PROVIDED PASSAGE |
%%
I haven't set up and used Chef in probably a decade, but I'm starting to put together enough of these Raspberry Pi servers that it probably makes sense to do some kind of light configuration management with them.


Now a question is- do I want Chef or Ansible?

I used Chef, but it's been so long I might as well start from nothing. Ansible looks simpler, and by default is agent-less (while Chef requires some thinking if I want to use it agent-less). Sigh.

@genehack Do you use Salt or are you just pouring salt into the wound?

Also a wise bearded man once said "Just run Slackware, use cfengine and then write a ton of Perl scripts to template out the cfengine configs."

@emacsen we were on ...Red Hat? at that point, I think.

No, I was serious; haven't used Salt in anger myself but have a friend who works there and it looks like it would be worth checking out.

(Also, $work is starting to use it, but I'm not directly involved in that work day-to-day.)

@genehack Your original cfengine config was on Slackware. This work was on Suse, and then we transitioned to Puppet on CentOS.
%%
DATA UNDER STUDY |
%%
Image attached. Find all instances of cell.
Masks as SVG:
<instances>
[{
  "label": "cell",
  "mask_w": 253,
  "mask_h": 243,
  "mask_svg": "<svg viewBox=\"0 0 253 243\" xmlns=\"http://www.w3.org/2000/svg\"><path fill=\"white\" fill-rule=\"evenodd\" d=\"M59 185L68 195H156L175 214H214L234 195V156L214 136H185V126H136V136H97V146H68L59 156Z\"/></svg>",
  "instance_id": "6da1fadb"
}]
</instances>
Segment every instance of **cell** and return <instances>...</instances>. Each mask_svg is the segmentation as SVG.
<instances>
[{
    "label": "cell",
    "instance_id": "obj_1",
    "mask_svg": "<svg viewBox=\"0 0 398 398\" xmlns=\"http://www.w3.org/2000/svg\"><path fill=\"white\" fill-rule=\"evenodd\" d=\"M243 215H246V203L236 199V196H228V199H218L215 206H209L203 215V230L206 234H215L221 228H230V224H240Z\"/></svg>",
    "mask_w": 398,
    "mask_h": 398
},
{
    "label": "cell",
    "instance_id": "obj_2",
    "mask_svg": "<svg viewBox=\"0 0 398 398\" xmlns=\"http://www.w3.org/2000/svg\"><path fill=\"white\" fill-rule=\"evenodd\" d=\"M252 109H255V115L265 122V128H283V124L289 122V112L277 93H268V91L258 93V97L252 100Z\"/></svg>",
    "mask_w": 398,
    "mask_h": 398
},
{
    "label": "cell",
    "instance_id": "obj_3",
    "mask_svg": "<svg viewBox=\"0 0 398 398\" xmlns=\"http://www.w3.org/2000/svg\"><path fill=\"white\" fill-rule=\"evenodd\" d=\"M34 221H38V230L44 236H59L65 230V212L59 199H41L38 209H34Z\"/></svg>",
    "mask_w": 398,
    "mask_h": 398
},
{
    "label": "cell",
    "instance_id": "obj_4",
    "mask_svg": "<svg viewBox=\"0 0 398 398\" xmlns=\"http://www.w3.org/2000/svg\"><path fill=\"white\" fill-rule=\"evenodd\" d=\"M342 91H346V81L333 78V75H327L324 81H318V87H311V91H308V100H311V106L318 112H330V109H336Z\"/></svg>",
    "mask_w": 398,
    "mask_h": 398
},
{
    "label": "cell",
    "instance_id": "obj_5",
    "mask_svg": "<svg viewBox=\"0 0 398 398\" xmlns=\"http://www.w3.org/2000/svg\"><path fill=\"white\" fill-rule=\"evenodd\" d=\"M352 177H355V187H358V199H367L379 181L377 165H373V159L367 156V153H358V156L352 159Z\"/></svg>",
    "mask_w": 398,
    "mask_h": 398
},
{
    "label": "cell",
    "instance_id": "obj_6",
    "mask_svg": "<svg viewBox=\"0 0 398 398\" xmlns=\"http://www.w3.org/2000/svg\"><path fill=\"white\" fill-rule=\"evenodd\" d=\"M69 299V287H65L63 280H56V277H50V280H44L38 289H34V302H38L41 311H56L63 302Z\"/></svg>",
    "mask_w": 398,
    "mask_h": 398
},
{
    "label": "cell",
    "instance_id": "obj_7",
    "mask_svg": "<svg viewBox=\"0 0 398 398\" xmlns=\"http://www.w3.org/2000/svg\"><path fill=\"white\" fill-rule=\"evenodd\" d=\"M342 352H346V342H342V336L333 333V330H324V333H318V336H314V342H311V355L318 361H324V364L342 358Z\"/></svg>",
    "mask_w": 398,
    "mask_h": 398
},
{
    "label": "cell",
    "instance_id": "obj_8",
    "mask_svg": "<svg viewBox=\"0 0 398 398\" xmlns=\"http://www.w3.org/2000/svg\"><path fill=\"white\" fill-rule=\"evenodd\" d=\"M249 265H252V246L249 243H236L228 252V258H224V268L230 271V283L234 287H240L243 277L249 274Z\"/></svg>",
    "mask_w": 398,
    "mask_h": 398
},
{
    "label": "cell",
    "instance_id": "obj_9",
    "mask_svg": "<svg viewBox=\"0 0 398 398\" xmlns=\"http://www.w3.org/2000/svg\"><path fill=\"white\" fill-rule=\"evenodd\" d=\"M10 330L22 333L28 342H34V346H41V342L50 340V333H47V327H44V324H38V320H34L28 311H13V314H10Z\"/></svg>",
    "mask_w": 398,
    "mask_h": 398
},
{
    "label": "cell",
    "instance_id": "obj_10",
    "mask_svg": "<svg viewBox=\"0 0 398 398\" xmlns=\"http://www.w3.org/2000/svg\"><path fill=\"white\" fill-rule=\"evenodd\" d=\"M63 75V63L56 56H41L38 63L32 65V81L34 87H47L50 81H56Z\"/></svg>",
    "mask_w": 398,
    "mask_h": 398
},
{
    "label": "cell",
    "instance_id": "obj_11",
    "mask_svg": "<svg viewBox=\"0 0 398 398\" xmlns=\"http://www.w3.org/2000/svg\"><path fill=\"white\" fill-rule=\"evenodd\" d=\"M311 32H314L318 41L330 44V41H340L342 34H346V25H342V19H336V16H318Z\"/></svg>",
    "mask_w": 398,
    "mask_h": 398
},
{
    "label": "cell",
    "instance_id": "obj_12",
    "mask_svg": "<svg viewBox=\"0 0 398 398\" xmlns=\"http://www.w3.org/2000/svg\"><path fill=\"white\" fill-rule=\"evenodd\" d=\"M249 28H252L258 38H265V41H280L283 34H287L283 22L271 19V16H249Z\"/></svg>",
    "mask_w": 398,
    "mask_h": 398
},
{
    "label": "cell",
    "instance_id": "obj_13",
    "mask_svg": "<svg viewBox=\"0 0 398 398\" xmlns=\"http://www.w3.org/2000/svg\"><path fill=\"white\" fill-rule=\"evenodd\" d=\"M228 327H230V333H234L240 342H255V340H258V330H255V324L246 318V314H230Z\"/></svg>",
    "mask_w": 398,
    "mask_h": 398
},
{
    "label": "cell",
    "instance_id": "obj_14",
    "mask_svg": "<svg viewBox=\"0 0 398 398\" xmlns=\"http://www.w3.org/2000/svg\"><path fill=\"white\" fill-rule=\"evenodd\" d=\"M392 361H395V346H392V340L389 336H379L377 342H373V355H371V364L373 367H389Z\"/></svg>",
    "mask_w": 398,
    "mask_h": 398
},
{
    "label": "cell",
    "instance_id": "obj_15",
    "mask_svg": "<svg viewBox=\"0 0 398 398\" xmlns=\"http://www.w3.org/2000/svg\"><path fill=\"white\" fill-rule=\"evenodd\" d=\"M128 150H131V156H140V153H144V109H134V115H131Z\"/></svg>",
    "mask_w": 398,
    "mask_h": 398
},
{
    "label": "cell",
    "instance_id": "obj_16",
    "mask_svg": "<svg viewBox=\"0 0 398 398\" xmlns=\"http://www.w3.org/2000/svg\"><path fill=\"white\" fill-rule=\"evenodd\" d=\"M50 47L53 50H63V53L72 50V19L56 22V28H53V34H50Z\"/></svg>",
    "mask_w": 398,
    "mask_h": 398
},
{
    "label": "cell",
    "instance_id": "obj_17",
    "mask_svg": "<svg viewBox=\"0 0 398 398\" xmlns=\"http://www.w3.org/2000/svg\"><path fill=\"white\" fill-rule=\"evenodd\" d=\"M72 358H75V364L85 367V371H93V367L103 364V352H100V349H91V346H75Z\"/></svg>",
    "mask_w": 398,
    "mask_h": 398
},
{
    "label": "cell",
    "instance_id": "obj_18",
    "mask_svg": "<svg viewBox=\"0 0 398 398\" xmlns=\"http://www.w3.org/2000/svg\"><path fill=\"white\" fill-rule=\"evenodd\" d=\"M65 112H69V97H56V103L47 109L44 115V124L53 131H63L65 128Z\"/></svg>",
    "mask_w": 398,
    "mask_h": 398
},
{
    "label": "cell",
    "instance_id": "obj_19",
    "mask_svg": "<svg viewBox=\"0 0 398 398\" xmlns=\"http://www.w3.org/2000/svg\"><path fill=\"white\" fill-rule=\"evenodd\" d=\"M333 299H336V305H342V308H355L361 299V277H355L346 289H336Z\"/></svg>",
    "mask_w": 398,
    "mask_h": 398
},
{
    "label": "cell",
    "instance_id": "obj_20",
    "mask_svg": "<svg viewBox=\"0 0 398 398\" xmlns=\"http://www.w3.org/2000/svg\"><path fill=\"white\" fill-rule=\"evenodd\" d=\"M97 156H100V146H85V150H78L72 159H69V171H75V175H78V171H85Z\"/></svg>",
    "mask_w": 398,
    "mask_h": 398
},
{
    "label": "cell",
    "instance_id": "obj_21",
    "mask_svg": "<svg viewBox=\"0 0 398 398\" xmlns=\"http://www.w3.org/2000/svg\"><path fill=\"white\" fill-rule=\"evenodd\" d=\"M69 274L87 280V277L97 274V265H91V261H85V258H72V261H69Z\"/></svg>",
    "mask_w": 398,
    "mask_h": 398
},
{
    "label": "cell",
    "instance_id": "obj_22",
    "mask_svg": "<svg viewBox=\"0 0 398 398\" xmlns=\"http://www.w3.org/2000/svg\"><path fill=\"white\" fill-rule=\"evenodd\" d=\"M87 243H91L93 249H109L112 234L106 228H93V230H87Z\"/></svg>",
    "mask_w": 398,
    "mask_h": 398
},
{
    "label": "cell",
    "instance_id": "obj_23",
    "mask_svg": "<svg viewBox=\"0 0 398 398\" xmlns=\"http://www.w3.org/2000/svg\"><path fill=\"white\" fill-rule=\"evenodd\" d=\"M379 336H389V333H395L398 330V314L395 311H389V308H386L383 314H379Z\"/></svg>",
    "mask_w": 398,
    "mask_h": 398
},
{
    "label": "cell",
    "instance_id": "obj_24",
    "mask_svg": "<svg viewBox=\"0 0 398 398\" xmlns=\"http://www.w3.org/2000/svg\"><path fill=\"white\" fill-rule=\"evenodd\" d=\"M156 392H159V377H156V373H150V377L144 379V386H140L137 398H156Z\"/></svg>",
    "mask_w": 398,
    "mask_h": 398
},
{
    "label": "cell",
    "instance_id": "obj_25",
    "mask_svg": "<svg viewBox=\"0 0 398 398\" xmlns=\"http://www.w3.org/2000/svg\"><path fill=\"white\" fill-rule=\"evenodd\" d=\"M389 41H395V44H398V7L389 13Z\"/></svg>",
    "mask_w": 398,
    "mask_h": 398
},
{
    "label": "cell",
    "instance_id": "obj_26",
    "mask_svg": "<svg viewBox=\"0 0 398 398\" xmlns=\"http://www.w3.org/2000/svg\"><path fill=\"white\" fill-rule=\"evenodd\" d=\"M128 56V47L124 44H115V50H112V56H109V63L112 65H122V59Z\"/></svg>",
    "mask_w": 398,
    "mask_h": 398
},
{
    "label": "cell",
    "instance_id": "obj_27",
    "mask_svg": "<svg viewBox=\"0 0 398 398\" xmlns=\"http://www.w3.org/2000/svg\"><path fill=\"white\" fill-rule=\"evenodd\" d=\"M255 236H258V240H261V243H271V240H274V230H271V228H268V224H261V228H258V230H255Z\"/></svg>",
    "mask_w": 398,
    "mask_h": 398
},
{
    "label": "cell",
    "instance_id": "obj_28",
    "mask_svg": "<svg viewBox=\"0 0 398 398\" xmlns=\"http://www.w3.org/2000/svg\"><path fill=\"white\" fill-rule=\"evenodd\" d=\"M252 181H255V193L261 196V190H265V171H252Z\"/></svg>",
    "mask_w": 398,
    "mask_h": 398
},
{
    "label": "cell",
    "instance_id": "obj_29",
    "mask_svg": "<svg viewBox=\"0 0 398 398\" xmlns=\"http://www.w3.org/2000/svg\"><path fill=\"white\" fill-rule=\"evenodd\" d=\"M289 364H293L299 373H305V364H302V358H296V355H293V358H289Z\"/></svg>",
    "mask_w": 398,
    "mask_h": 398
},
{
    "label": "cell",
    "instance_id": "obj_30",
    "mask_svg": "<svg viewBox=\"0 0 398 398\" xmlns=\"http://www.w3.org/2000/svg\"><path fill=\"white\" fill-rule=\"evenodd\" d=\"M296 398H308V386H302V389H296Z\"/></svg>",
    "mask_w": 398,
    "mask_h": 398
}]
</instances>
%%
TASKS FOR THIS EXERCISE |
(a) Answer these questions about the configuration management thread:
(i) What does the first poster say Ansible is by default?
(ii) Which operating system was the original cfengine config on?
(iii) In the final post, which tool and operating system does the work move to?
(b) Copy the configuration management thread from "I haven't set" up to and including "into the wound?", putting "Puppet" in place of each "Chef".
(c) Carry on the configuration management thread past its final post.

ANSWERS FOR THIS EXERCISE |
(a)
(i) Agent-less.
(ii) Slackware.
(iii) Puppet on CentOS.

(b)
I haven't set up and used Puppet in probably a decade, but I'm starting to put together enough of these Raspberry Pi servers that it probably makes sense to do some kind of light configuration management with them.


Now a question is- do I want Puppet or Ansible?

I used Puppet, but it's been so long I might as well start from nothing. Ansible looks simpler, and by default is agent-less (while Puppet requires some thinking if I want to use it agent-less). Sigh.

@genehack Do you use Salt or are you just pouring salt into the wound?

(c)
That was genuinely some amazing work on your part- not just the technical achievement of moving such a large group forward, but your ability to coordinate the needs of what was essentially more than a dozen customers to agree to this transition plan.

I'm still in genuine awe of your ability to work with so many parties and get things moving forward.

@genehack As for Salt... The use case I have in mind is that I have servers essentially in four locations, with a multitude of OSes, many of which are nothing more than RasperryPi's.

I'd like to keep the configuration centralized, but not place high demands on it. Salt is Big Infrastructure where I'm looking for something far more scaled down.

Looking at Chef-Solo vs Ansible, I ultimately have chosen Ansible- three reasons:

(...to be continued)


1. Chef has a weird license scheme now. I don't have time to start going through it to figure out what is what.

2. Ansible seems designed for exactly the kind of "light configuration management" I need, managing a small number (<100) servers.

3. Learning Chef is re-learning Ruby. I don't mind Ruby, but Ansible uses Yaml and the modules are mostly in Python, so building out new modules will be faster for me. YMMV if you're a Ruby person, but last time I did Ruby was at NCBI.

@emacsen I don't have experience with Chef, and no strong opinion. I've used Ansible for a few years now, and it's not horrific. It has a tendency to deprecate and break stuff faster than I like, but it's useable for me.

I'm not sure what a really good configuration management system would be like. It'd at least have a strong, static type system.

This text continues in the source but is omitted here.